Zeitenwende – Spinn off

Über den Schulterrand schauen

Luca von Kopp | Wie kann man einen Auszubildenden mit einer Seheinschränkung optimal einarbeiten? Ich habe einen Sehrest von 10% auf dem linken und 2% auf dem rechten Auge und arbeite mit Schwarzschrift und Vergrößerung. Bei mir kommt es auf den Abstand an – je näher, desto besser. In meinem Tätigkeitsbereich, einem Versicherungsunternehmen, läuft nahezu alles über Bildschirmarbeit. „Guck‘ mal hier“ oder „Setz‘ dich mal neben mich und schau zu“, das geht mit sehbehinderten Auszubildenden am Bildschirm eben nicht.

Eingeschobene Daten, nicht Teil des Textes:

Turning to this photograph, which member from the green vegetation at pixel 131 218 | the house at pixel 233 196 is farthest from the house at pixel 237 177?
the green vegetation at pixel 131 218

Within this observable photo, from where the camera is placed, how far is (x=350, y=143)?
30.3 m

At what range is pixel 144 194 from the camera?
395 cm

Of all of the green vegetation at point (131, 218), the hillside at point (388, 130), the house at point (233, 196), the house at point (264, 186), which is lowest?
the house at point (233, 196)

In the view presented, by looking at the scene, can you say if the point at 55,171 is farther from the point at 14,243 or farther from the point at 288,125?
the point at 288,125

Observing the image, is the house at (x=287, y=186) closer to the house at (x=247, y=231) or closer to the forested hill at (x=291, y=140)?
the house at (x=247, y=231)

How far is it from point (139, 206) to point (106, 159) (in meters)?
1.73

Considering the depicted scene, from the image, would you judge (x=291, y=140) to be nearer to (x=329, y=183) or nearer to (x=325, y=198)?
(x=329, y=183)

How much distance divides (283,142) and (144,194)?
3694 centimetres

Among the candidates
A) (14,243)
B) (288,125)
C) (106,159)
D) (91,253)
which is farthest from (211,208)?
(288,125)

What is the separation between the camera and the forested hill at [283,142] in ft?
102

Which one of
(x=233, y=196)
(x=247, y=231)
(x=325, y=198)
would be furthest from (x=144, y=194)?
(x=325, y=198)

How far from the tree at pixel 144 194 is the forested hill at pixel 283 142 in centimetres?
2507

Man braucht eine andere Lösung, sonst besteht die Gefahr der Ablehnung des Auszubildenden durch potenzielle Ausbilder*innen. Dies ist mir selbst passiert, wie dem vorangegangenen Artikel zu entnehmen war. Aber ich hatte mit meinem Mentor Glück, der mir durch den Corona-Lockdown und das aufgezwungene Homeoffice eine Arbeitsweise aufgezeigt hat, die zwar aus der Not geboren wurde, aber auch heute noch meinen beruflichen Alltag erleichtert. Die Rede ist von der simplen Methode der „Bildschirmpräsentation“ – dies funktioniert mittels jedes Videokonferenzprogramms. Man zeigt dem Gegenüber das, was man selbst sieht, nur das jeder vor seinem eigenen Bildschirm sitzt und so ist es dabei unerheblich, wie nah der Abstand zum Bildschirm oder wie groß die individuelle Anzeige ist. Während der eineinhalb Jahre im Homeoffice nutzten mein Mentor und ich diese Vorgehensweise täglich. Ich arbeitete aktiv an den Programmen, sprich ich bediente sie und mein Ausbilder schaute live, also in Echtzeit, mit seiner Bildschirmeinstellung dabei zu, was ich gerade tat. Er konnte dabei erklären oder auch intervenieren. Auch umgekehrt funktionierte das Ganze, wenn auch nicht ganz so optimal, denn als Zuschauer konnte ich die Software ja nicht selbst aktiv bedienen, deshalb wusste ich bei neuen Lernfeldern nicht immer ganz genau, wo man etwas drücken oder einzugeben hat – ich musste also neben dem Beobachten auch immer mal nachfragen.

Mit Hilfe dieser einfachen Technik wird die digitale Arbeitswelt ohne „rück‘ mal zur Seite“ oder „mach‘ das doch mal kleiner, das ist ja riesig!“ erschließbar. Dieser Technik bediene ich mich auch heute noch, wenn ich selbst neue Kolleg*innen einarbeite. Bin ich in der Rolle des „Lehrenden“, zoome ich in den mir gezeigten Bildschirminhalt einfach hinein. Die Kolleg*innen müssen selbst nichts verändern, und ich habe keine Probleme, alles zu erkennen. Unterstützend kann man seinen „Tandempartner“ dafür sensibilisieren, nicht nur „hier“ zu sagen, sondern Angaben wie „oben rechts“ oder „der Button unten mittig“ zu machen. Voraussetzung für die volle Einsatzfähigkeit dieser Arbeitstechnik ist natürlich, dass der Auszubildende alle Zugriffsrechte und Zertifikate („Berechtigungen“) des Unternehmens auf seinem Rechner hat, sonst ist man z.B. nicht selbst in der Lage, Auszahlungen zu machen oder Angebote zu erstellen.